"Pekerja di rumah saya itu KTP nya di Lampung, mau coba bawa KTP, tapi ditolak," kata Rachel saat ditemui di Komplek DPR-RI, Kalibata, Jakarta Selatan, Rabu (8/7).
Melihat kondisi ini, Rachel menyesali sosialisasi yang kurang atas pencoblos yang berdomisili di daerah. "Saya agak menyayangkan untuk orang daerah yang tidak bisa mencoblos di tempat lain, harusnya bisa dengan surat A5 tapi karena sosialisasinya kurang, ternyata peraturan ini beda-beda.

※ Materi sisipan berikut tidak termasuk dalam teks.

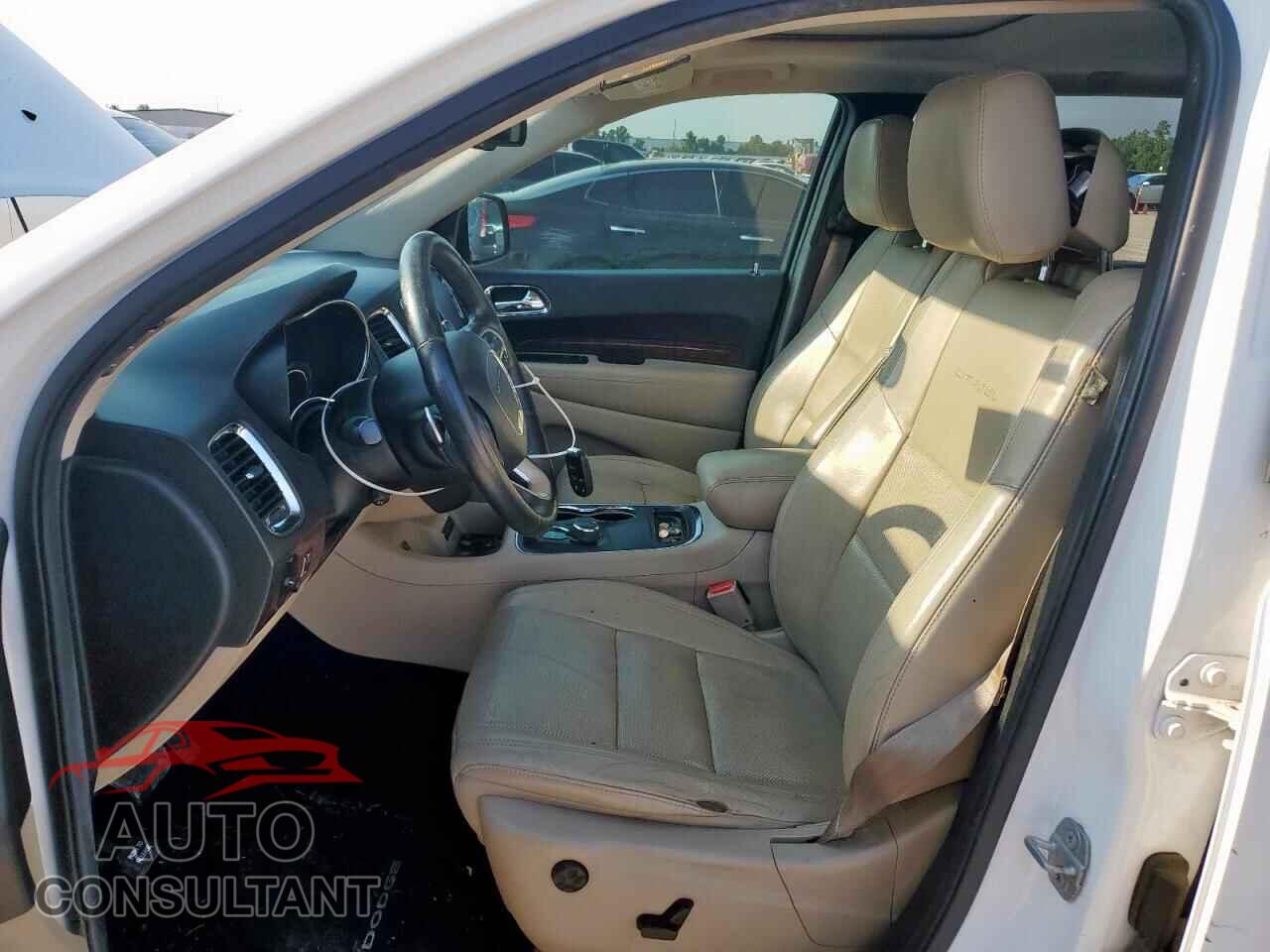 DODGE DURANGO 2014 - 1C4RDHEG9EC402086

Saya dapat info dari orang lain di daerah bisa, karena semangat dari UU untuk menyukseskan pemilu, tapi ternyata di tempat lain ada yang saklek dan enggak ada celah," keluh Rachel.
Meski ditolak di TPS tempat tinggalnya, Rachel tak patah arang. Ia bersemangat mengantarkan pembantu rumah tangganya untuk mencari ke TPS lain dengan membawa identitasnya.
"Kita coba saja ke TPS lain, pembantu saya bilang mau nyoblos presiden pilihan ibu. Dia tidak ada A5-nya, kita mau coba tempat lain, karena kebijakan antara TPS satu dan yang lain beda. Saya bicara dengan teman-teman di komisi 2 yang membuat peraturan ini, katanya sih harusnya bisa diperbolehkan," ucapnya.
Sementara itu, Makamah Konstitusi lewat putusan pada 6 Juli 2009 menyatakan, Pasal 28 dan 111 Undang-Undang Nomor 42 Tahun 2008 tentang Pemilu Presiden dinyatakan tetap konstitusional selama mencakup para pemilih yang tak masuk dalam DPT ataupun DPT tambahan. Artinya, suara tak hanya bisa diberikan oleh para pemilik yang masuk dalam DPT dan DPT tambahan seperti KTP, atau Paspor bagi pemilih di Luar Negeri.
Meski begitu, putusan MK bernomor 102/PUU-VII/2009 ini tetap mengacu pada aturan lainnya, misalnya pemilih harus memilih di tempat pemungutan suara yang berada di RT/RW tersebut. Para pemilih ini harus mendaftarkan ke KPPS sebelum pemungutan suara dan menggunakan hak suaranya satu jam sebelum TPS ditutup.